◆ Problem details ◆
Copy the lines below word for word, from the first one down to and including the line holding "Apartamento à venda". Leave the pictures out.

[Provided records — start]

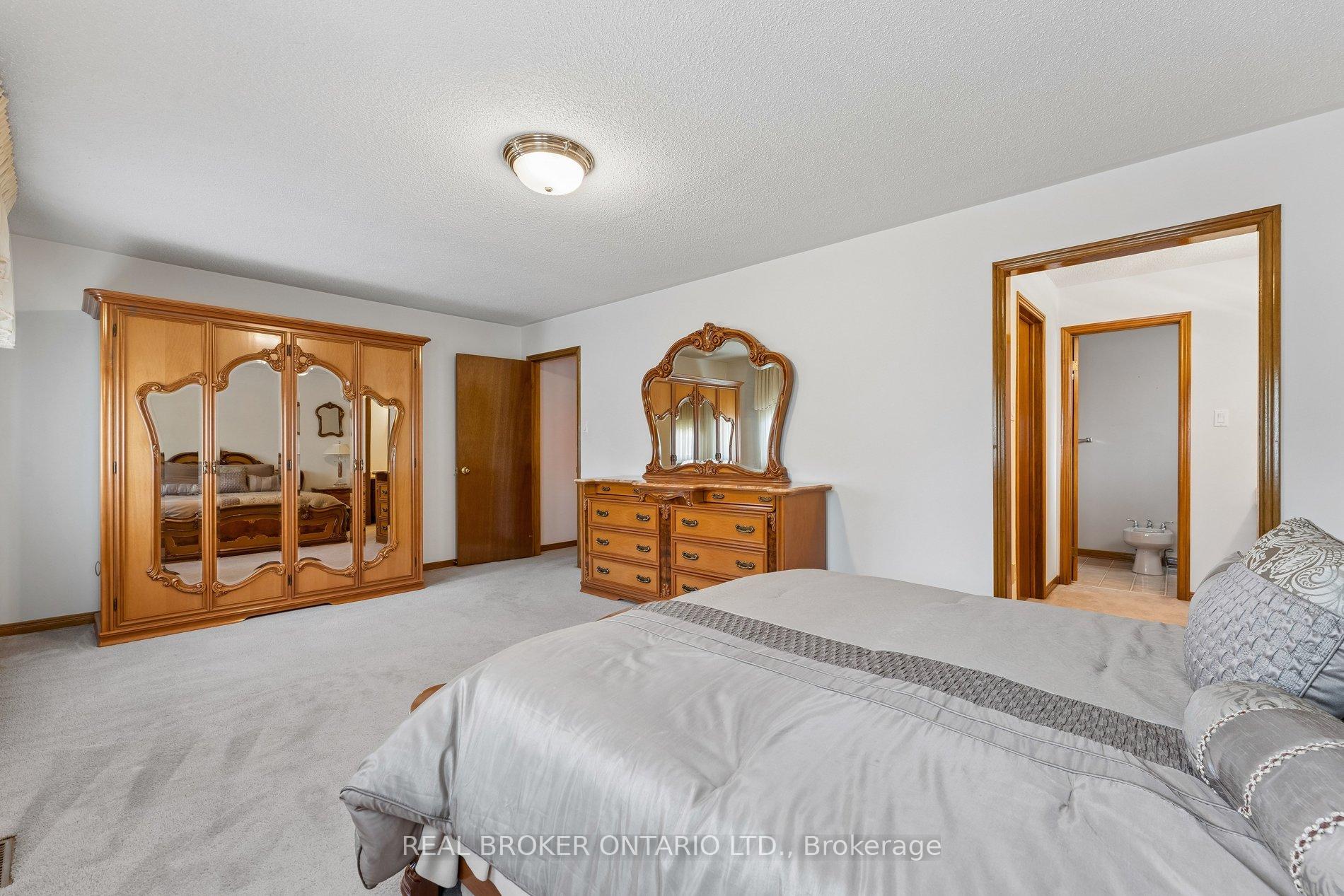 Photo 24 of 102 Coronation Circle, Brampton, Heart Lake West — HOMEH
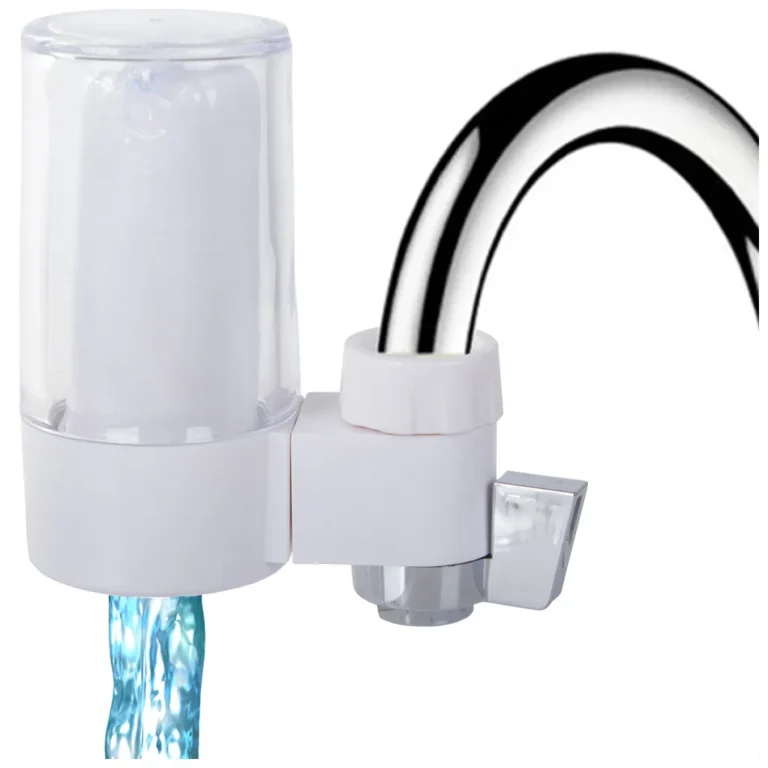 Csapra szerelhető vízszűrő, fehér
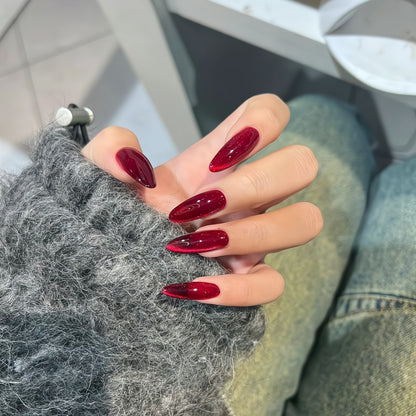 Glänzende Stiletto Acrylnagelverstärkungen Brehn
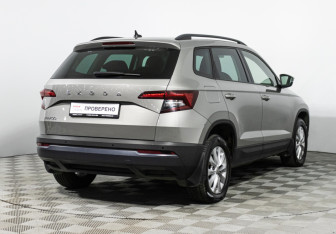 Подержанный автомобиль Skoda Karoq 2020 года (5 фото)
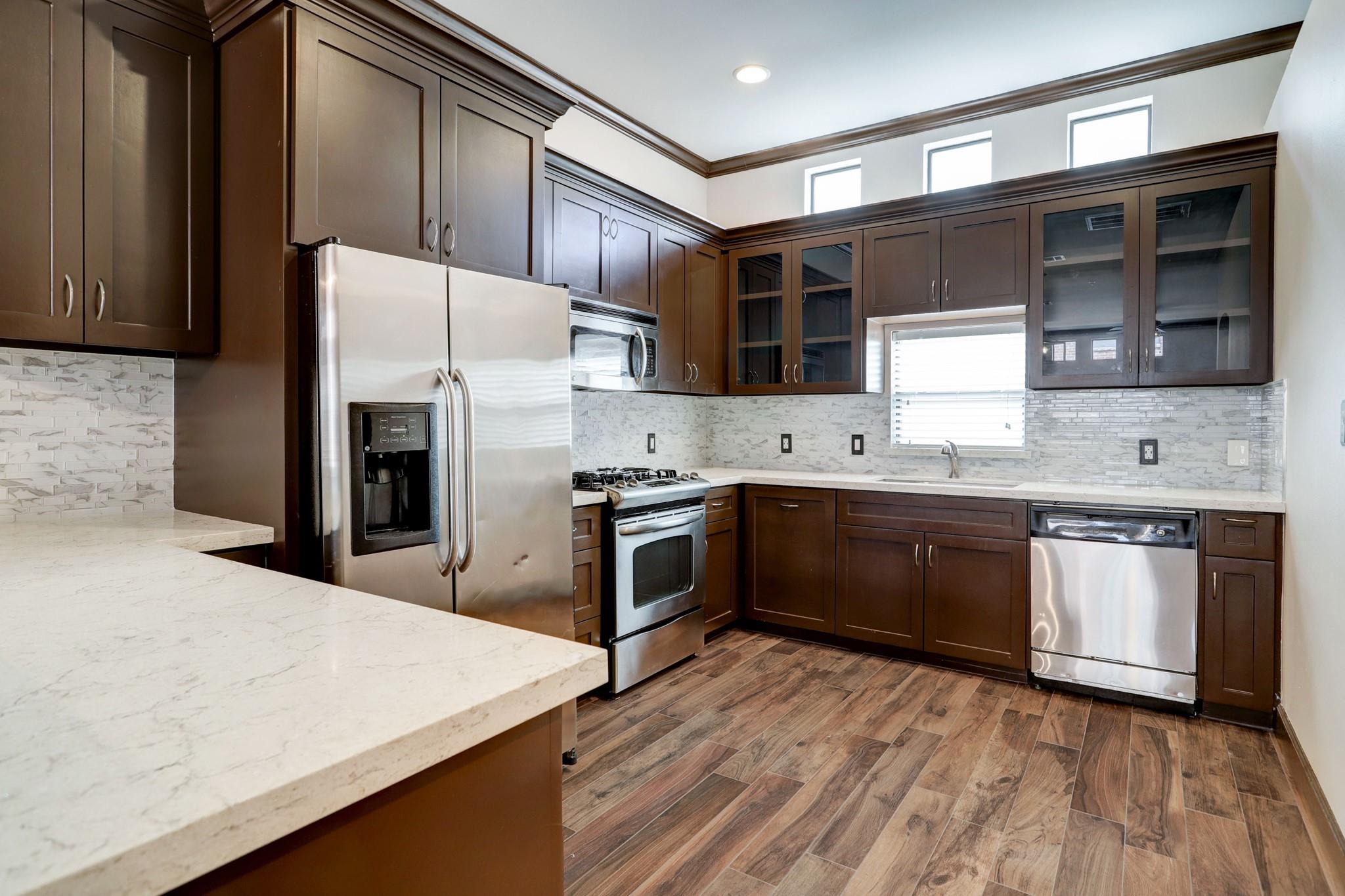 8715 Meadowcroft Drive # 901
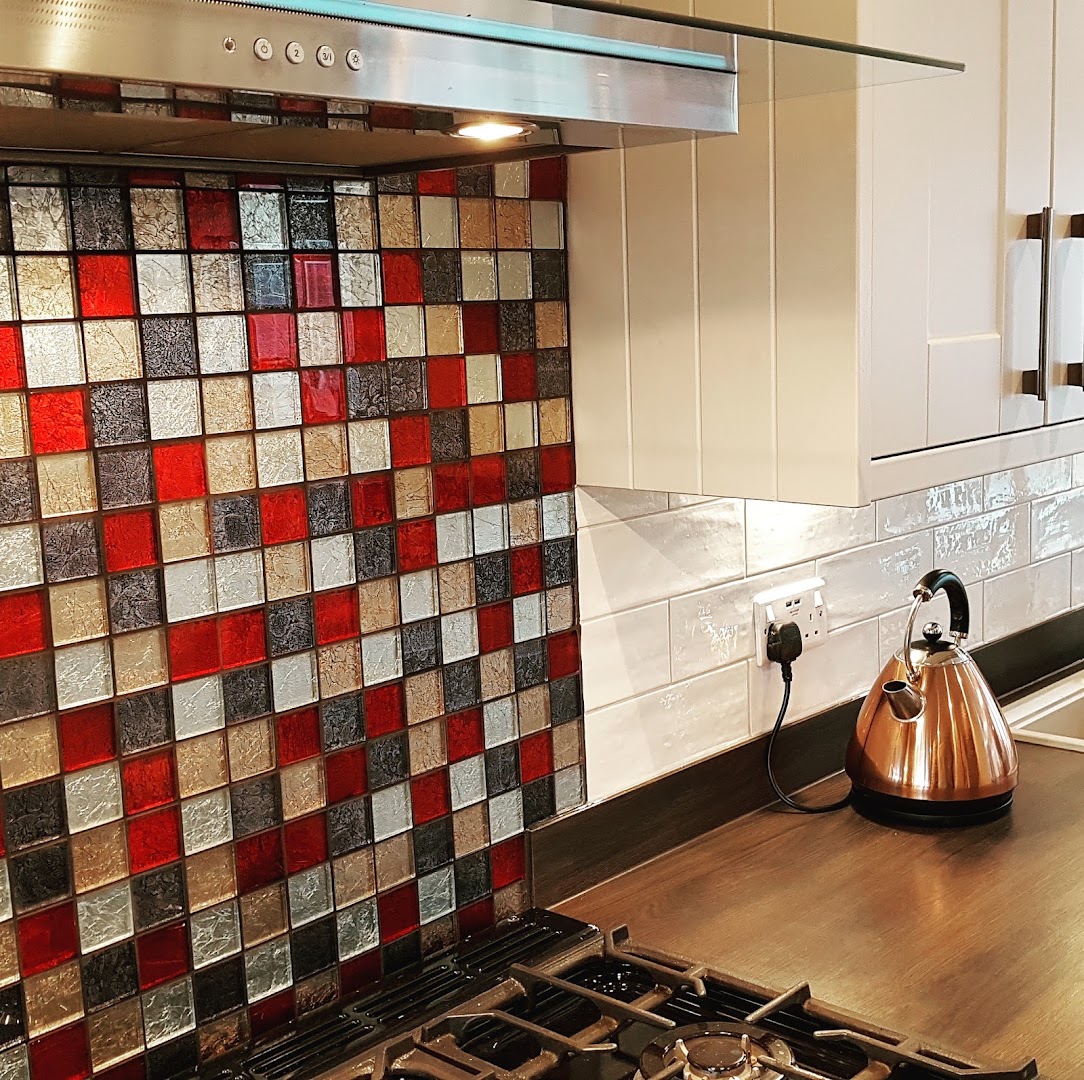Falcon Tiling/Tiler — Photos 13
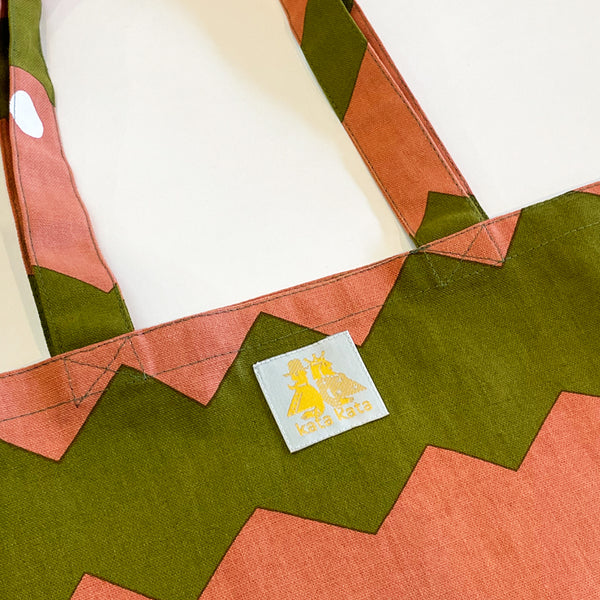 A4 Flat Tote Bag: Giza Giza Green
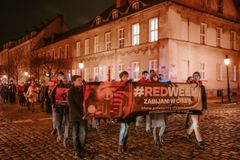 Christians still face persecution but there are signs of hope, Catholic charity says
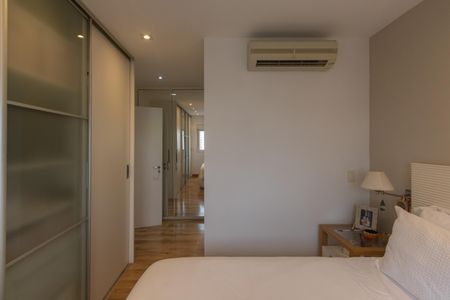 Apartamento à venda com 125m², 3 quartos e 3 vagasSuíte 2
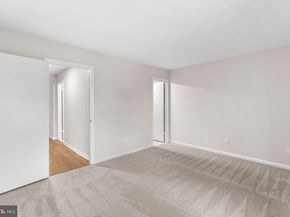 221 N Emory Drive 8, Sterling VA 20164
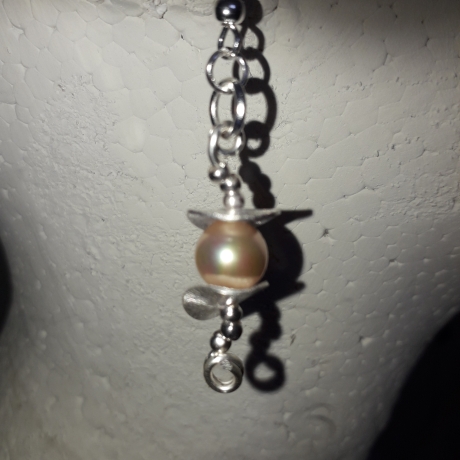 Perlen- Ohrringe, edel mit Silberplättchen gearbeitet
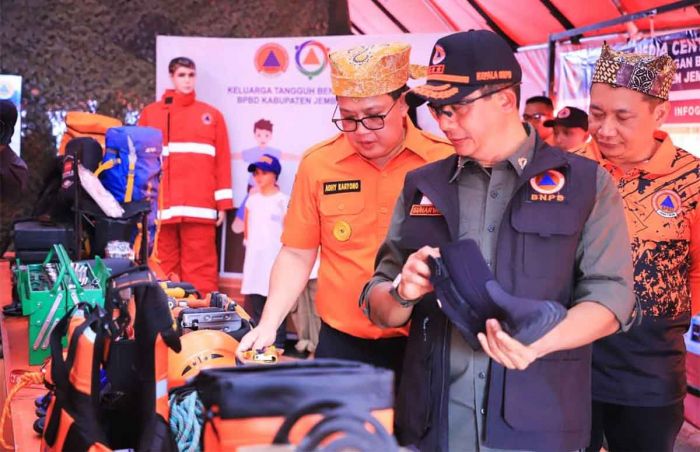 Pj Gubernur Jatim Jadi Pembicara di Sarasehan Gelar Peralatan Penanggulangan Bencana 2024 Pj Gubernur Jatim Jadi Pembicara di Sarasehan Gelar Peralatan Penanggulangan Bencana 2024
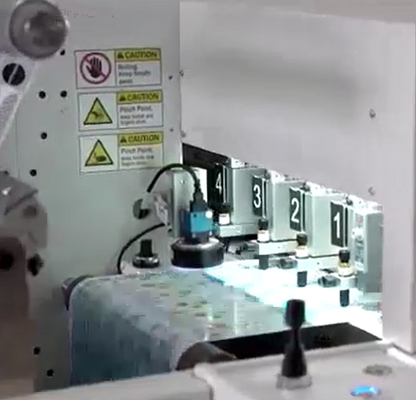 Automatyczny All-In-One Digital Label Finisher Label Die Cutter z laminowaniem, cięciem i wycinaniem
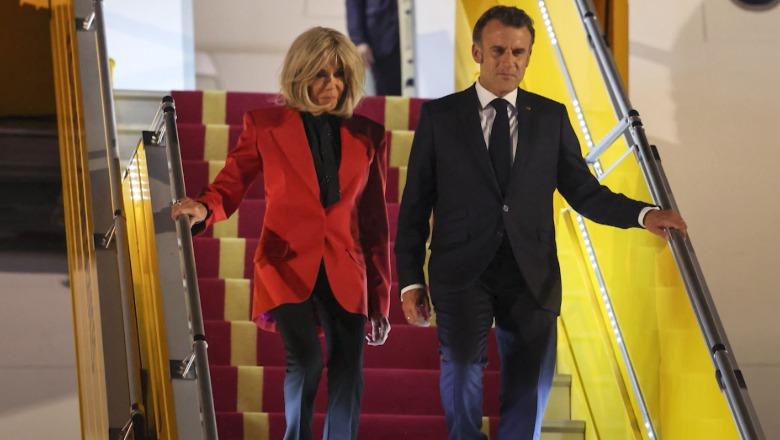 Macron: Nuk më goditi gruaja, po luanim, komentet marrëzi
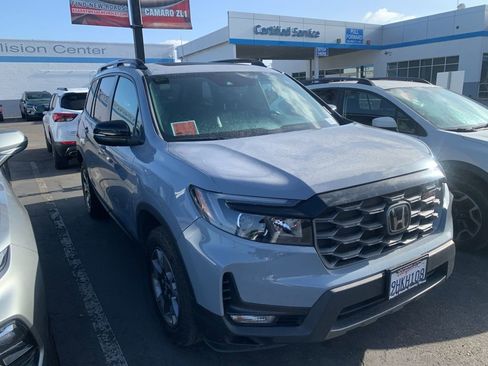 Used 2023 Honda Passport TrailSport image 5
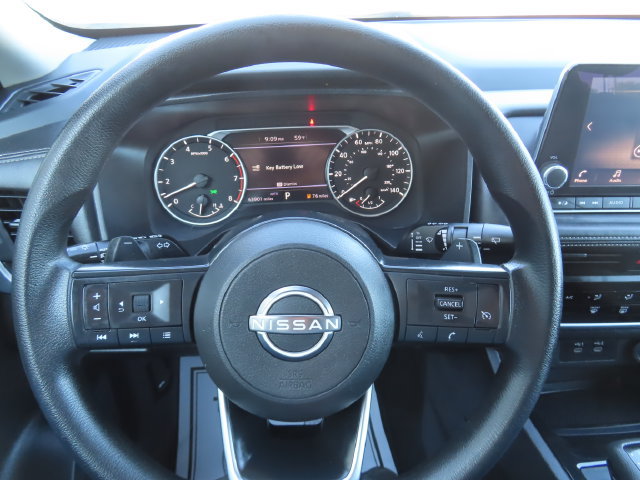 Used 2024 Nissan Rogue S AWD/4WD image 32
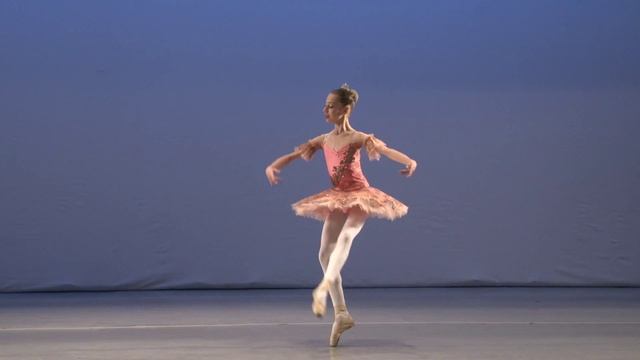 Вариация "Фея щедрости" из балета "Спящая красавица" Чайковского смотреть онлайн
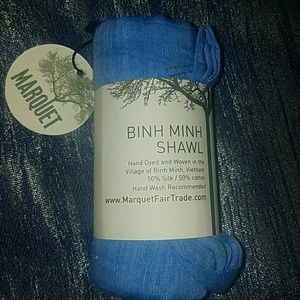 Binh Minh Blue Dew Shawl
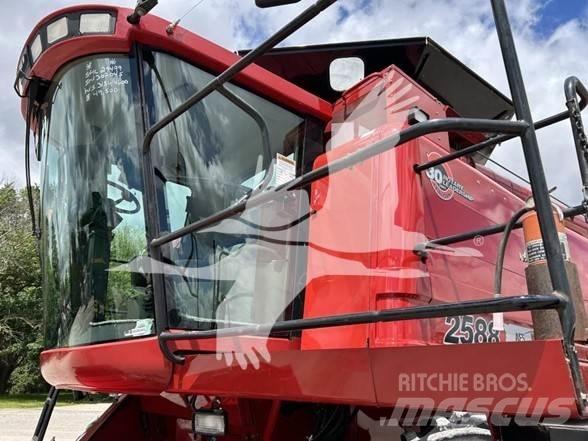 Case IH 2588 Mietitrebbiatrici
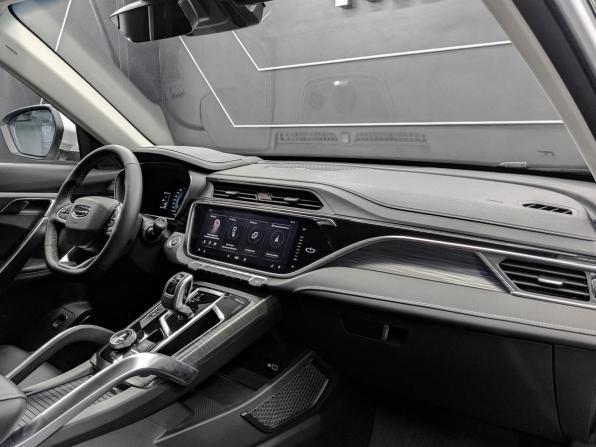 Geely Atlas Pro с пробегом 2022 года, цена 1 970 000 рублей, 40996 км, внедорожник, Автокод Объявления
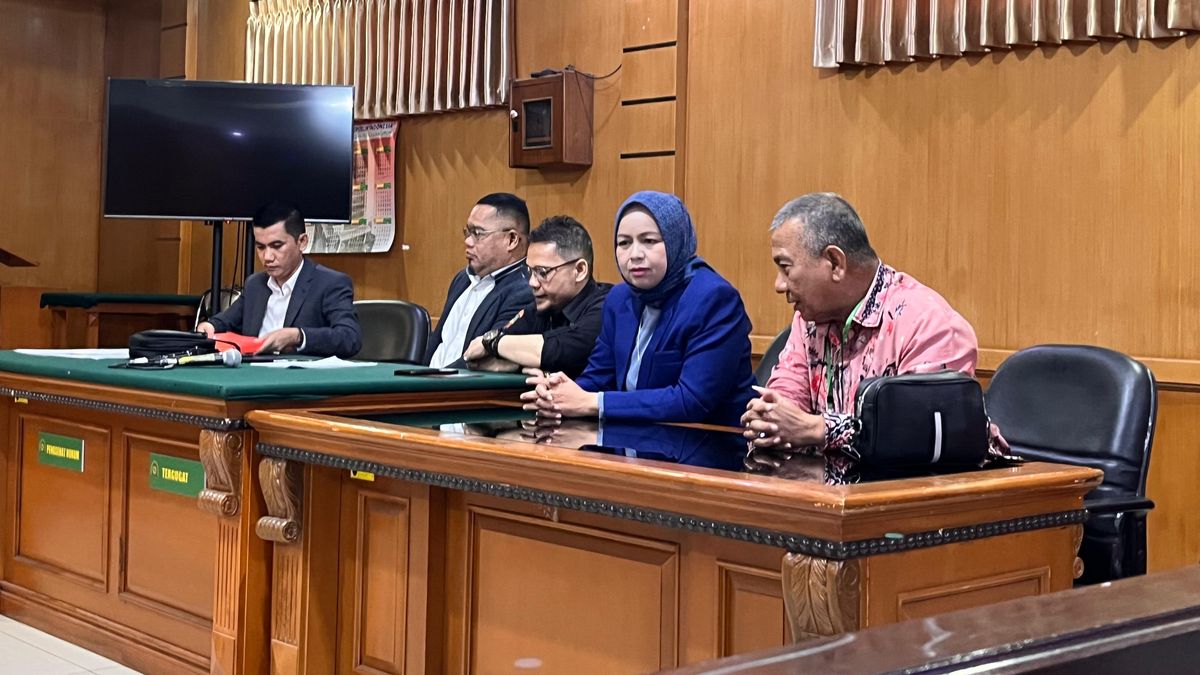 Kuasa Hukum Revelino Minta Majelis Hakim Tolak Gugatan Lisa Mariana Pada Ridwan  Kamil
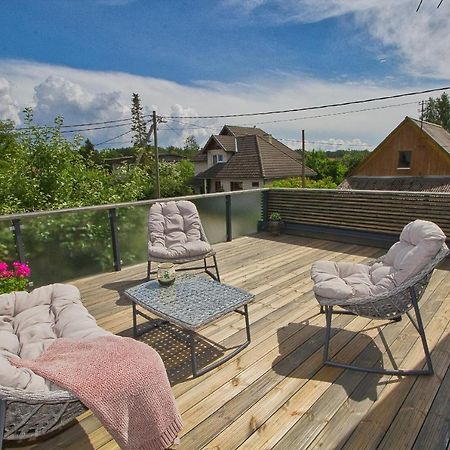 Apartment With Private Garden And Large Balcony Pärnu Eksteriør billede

[Provided records — finish]

◆ Output of the exercise ◆
 Photo 24 of 102 Coronation Circle, Brampton, Heart Lake West — HOMEH
 Csapra szerelhető vízszűrő, fehér
 Glänzende Stiletto Acrylnagelverstärkungen Brehn
 Подержанный автомобиль Skoda Karoq 2020 года (5 фото)
 8715 Meadowcroft Drive # 901
Falcon Tiling/Tiler — Photos 13
 A4 Flat Tote Bag: Giza Giza Green
 Christians still face persecution but there are signs of hope, Catholic charity says
 Apartamento à venda com 125m², 3 quartos e 3 vagasSuíte 2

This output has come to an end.